## DIRECTION 1
From the forum thread about the meet, copy the stretch from "We stay on the" through "a good thing)".
## DIRECTION 2
Write the next part of the forum thread about the meet, picking up where it stops.

## SOURCE TEXT
----------------------------------------

Hi Viv, looking forward to seeing you there :wink: 

List so far... 
xgx 
the snail 
lecky7 
Vicdicdoc 
pneumatician 
lesanne 
waspes 
JWW 
HermanHymer


----------



## betsy (Oct 8, 2007)

Hello Graham,
I have added our names to the list - We will be on our back from the Spain MHF meet around that time.
Colin & Liz

List so far... 
xgx 
the snail 
lecky7 
Vicdicdoc 
pneumatician 
lesanne 
waspes 
JWW 
HermanHymer
Betsy


----------



## xgx (Oct 14, 2005)

betsy said:


> We will be on our back from the Spain MHF meet around that time.
> Colin & Liz


Don't worry, I'm sure that 'tween us we can get you on your feet again 

Looking forward to seeing there.

List so far... 
xgx 
the snail 
lecky7 
Vicdicdoc 
pneumatician 
lesanne 
waspes 
JWW 
HermanHymer
Betsy


----------



## Nethernut (Jun 4, 2008)

Sounds good, think we may be going too - do you stay on the Aire or campsite and as it is so busy do we need to book or what?

List so far... 
xgx 
the snail 
lecky7 
Vicdicdoc 
pneumatician 
lesanne 
waspes 
JWW 
HermanHymer
Betsy
Nethernut[/quote]


----------



## xgx (Oct 14, 2005)

The meet's usually on the campsite (well worth it for the showers!) and although some have pre-booked in previous years, I've always turned up 'on spec', it's a large site 200 + places.

hope you can make it ...

Looking forward to seeing everyone there 

List so far... (11 M/hs)
xgx 
the snail 
lecky7 
Vicdicdoc 
pneumatician 
lesanne 
waspes 
JWW 
HermanHymer 
Betsy
Nethernut


----------



## pneumatician (May 1, 2005)

We stay on the camp site. Two reasons:- Almost the same price and we would't all get onto the Aire. Besides its a long walk to come and hear Grahams recitals (or is that a good thing)


----------



## xgx (Oct 14, 2005)

----------------------------------------

## DATA ENTRIES
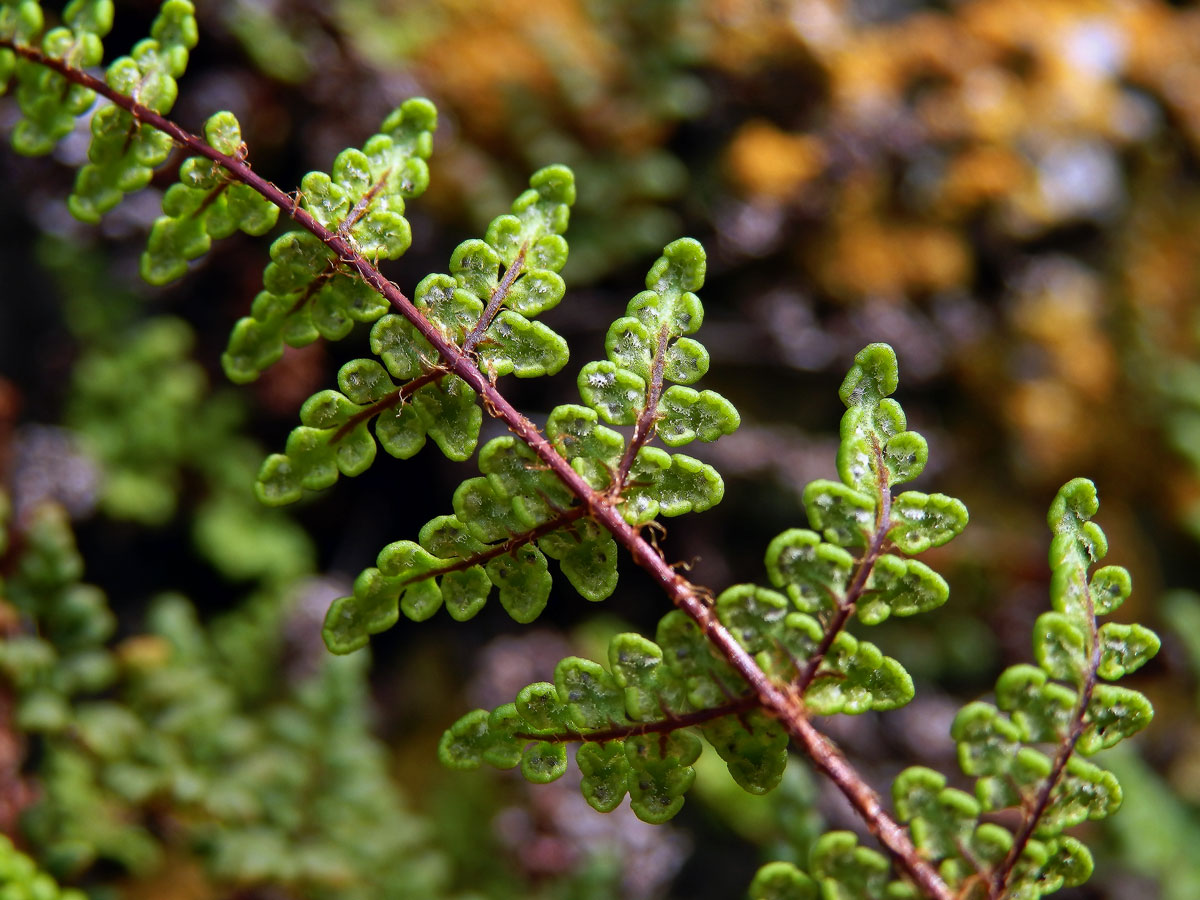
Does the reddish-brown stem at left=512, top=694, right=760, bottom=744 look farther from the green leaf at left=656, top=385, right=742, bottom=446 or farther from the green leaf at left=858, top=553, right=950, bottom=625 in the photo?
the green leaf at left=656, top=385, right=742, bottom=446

----------------------------------------

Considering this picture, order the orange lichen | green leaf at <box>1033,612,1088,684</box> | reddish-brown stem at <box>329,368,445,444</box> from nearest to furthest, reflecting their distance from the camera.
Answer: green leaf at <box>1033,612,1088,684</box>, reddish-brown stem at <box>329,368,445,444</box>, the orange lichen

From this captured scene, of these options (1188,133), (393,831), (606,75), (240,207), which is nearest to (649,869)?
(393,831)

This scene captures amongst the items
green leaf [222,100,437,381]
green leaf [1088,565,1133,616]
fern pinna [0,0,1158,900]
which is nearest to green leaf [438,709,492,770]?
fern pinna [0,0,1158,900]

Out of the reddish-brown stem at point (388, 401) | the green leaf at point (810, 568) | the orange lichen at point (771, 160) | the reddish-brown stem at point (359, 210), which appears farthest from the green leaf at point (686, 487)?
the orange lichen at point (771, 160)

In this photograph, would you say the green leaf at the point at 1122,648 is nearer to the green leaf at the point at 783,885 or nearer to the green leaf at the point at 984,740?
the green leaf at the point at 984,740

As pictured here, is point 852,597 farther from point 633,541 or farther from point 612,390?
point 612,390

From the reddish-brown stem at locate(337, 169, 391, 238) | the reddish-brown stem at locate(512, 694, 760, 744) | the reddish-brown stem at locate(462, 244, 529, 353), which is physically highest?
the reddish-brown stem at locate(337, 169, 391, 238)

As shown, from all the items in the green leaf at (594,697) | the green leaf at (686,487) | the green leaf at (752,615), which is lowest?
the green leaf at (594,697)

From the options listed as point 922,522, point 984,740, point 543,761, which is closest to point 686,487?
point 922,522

----------------------------------------

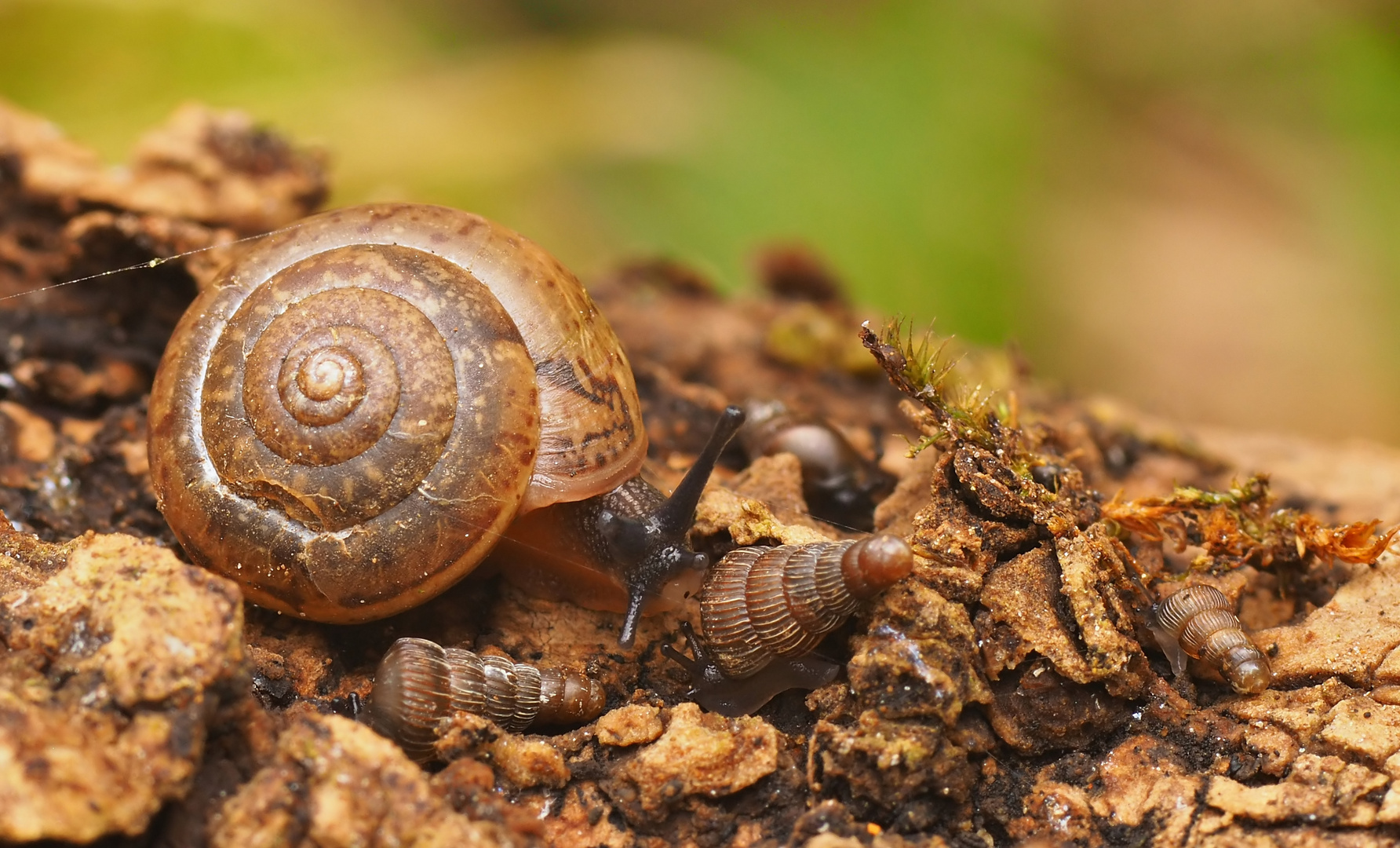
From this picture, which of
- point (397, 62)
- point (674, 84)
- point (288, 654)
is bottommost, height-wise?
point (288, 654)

----------------------------------------

## TASK RESULT 1
We stay on the camp site. Two reasons:- Almost the same price and we would't all get onto the Aire. Besides its a long walk to come and hear Grahams recitals (or is that a good thing)

## TASK RESULT 2
I'm working on your personal dawn chorus Steve ... should have me bagpipes in tune by June


----------



## carol (May 9, 2005)

Steve if you remember last year we were actually cheaper than the aire at around €8 incl elec and showers due to it being their Mother's Day weekend. Great value then. We never use site showers or facilities so they don't interest me, but the mucks is great whoever play it


Carol


----------



## xgx (Oct 14, 2005)

Sorry Carol, just couldn't resist...... :wink: 


carol said:


> We never use site showers ... but the mucks is great ...


----------



## carol (May 9, 2005)

Lol

Oh dear fingers and predictive text

MUSIC


----------



## tubbytuba (Mar 21, 2007)

seems your fingers are not very preditive carol x


----------



## pneumatician (May 1, 2005)

Just thinking of a the tune that could be played on Bagpipes, Tuba and Squeezbox that could accompany Val's Albert recital or her other favourite "Going Home" (isn't that "Hovis"). Needs plenty of lubrication to get her started tho!

Steve


----------



## xgx (Oct 14, 2005)

*Bernies*

Had a pm from the Bernies asking to be added....

List so far... (12 M/hs)

the snail 
lecky7 
Vicdicdoc 
pneumatician 
lesanne 
waspes 
JWW 
HermanHymer 
Betsy 
Nethernut
Bernies
xgx

done! 
(btw It's not a free service! Fortunately red vino's cheap there....:lol: )


----------



## xgx (Oct 14, 2005)

***If your plans change and you can't make it please copy the list, remove your name and post it ... Ta!

**** If* you'd like to join us there, please copy and paste the list, add your username and post it... like wot I've done 'ere, innit 

The list so far:
the snail 
lecky7 
Vicdicdoc 
pneumatician 
lesanne 
waspes 
JWW 
HermanHymer 
Betsy 
Nethernut 
Bernies 
xgx


----------



## Hoedown (Apr 27, 2012)

*A couple of questions about Amboise*

We are newcomers to Motorhomefacts.

This will be our first foray in to France (ferry on 29th May) and we are booked in to Le Chant at Mouliherne from Sun 9th, so would be quite interested in trying to meet up with the rest of you. Are we correct in assuming that you will be staying on the municipal site in Amboise (de l'ille d'Or)?
Would we just be able to turn up and hope to get a pitch?

Are any of you going to be at the Peterborough Show? May be we could introduce ourselves then?

Sue and Brian


----------



## xgx (Oct 14, 2005)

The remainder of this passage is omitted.